The result should be a full, exact repeat of the entries, free of pictures.

____________

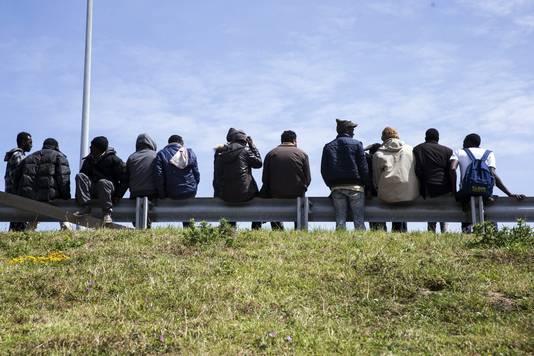 Migranten wachten op de vangrail naast de toegangsweg naar de tunnel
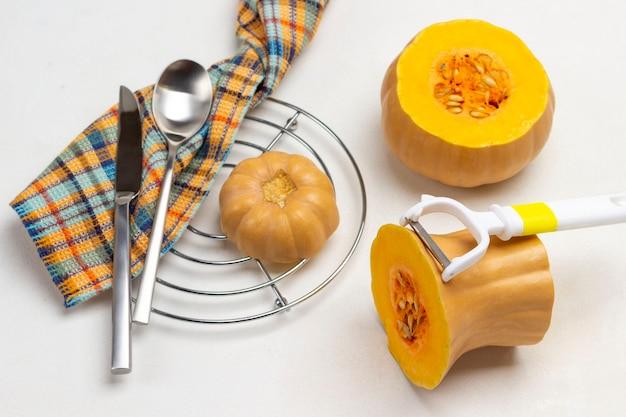 オレンジ色のカボチャと皮むき器。ナプキンにナイフとスプーン。金属製のスタンドにカボチャのかけら。白色の背景。上面図。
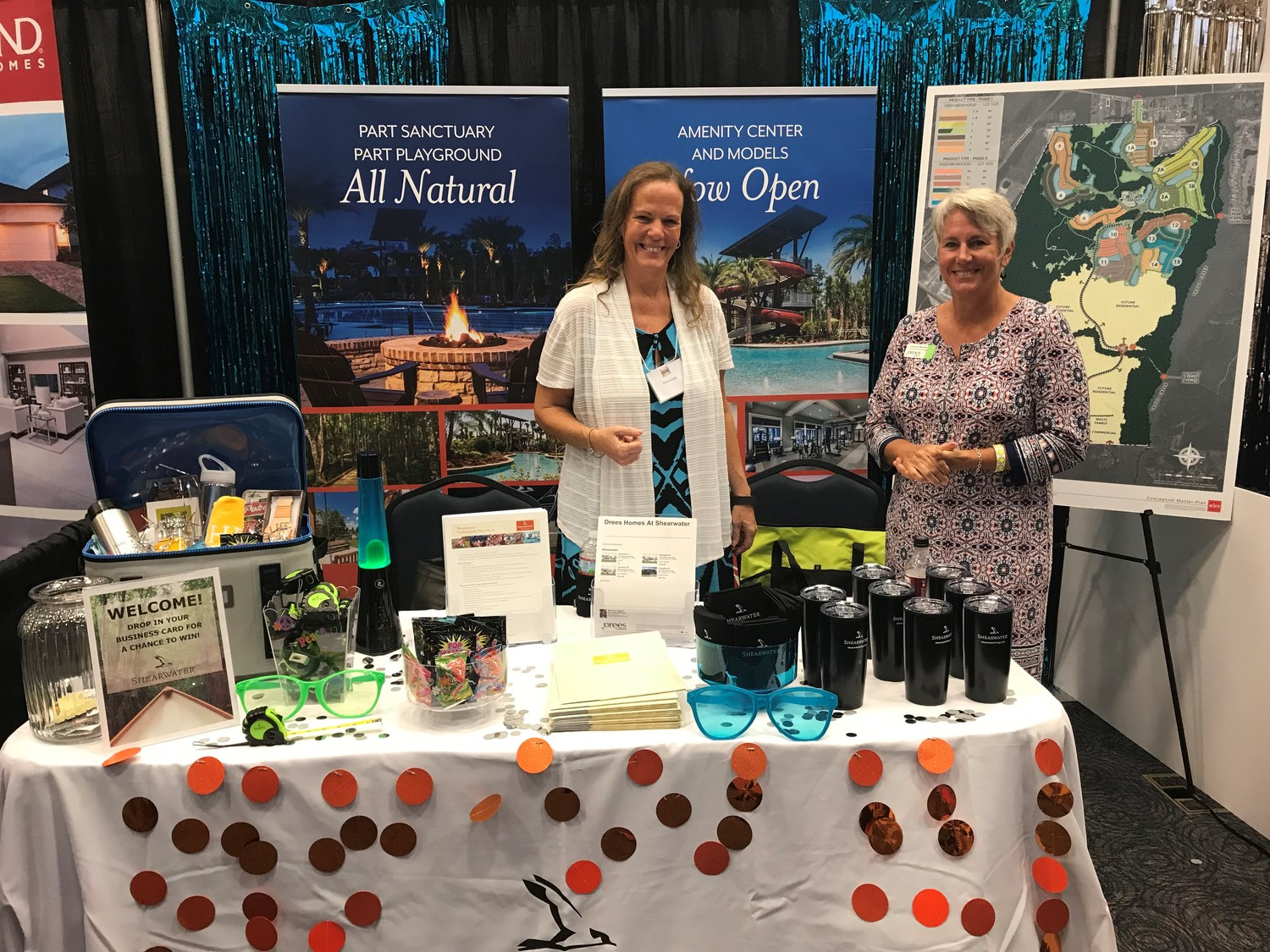 Representatives from Shearwater and Drees Homes, one of Shearwater's homebuilders, welcome visitors at the annual Realtor Builder Tradeshow.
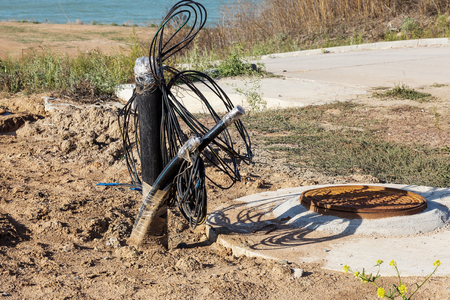 Output of electrical, signal telephone cables and fiber optic cable from earth trench near switching well. Telephone cable and telephone lines. Otic-fiber switching systems
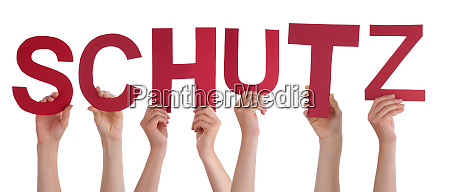 people hands holding word schutz means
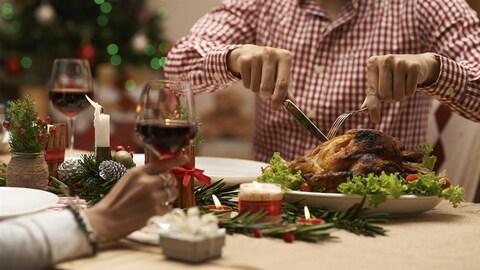 Un homme coupe une dinde autour d'une table décorée pour Noël.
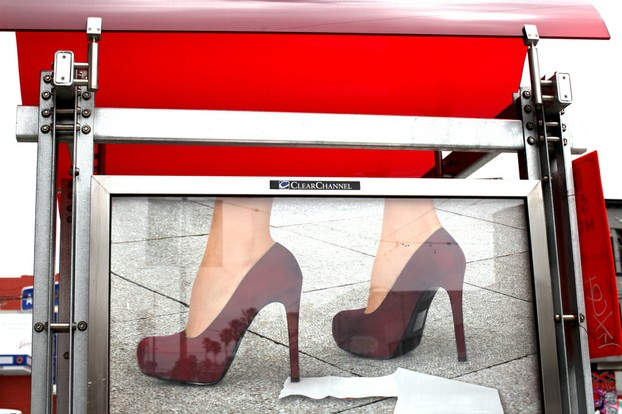 red high heels and toilet paper : muni awning, mission district, san francisco (2012)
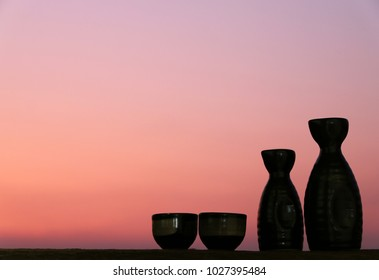 japanese sake oriental drink style on the table Silhouette background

____________

ANSWER BOX
 Migranten wachten op de vangrail naast de toegangsweg naar de tunnel
 オレンジ色のカボチャと皮むき器。ナプキンにナイフとスプーン。金属製のスタンドにカボチャのかけら。白色の背景。上面図。
 Representatives from Shearwater and Drees Homes, one of Shearwater's homebuilders, welcome visitors at the annual Realtor Builder Tradeshow.
 Output of electrical, signal telephone cables and fiber optic cable from earth trench near switching well. Telephone cable and telephone lines. Otic-fiber switching systems
 people hands holding word schutz means
 Un homme coupe une dinde autour d'une table décorée pour Noël.
 red high heels and toilet paper : muni awning, mission district, san francisco (2012)
 japanese sake oriental drink style on the table Silhouette background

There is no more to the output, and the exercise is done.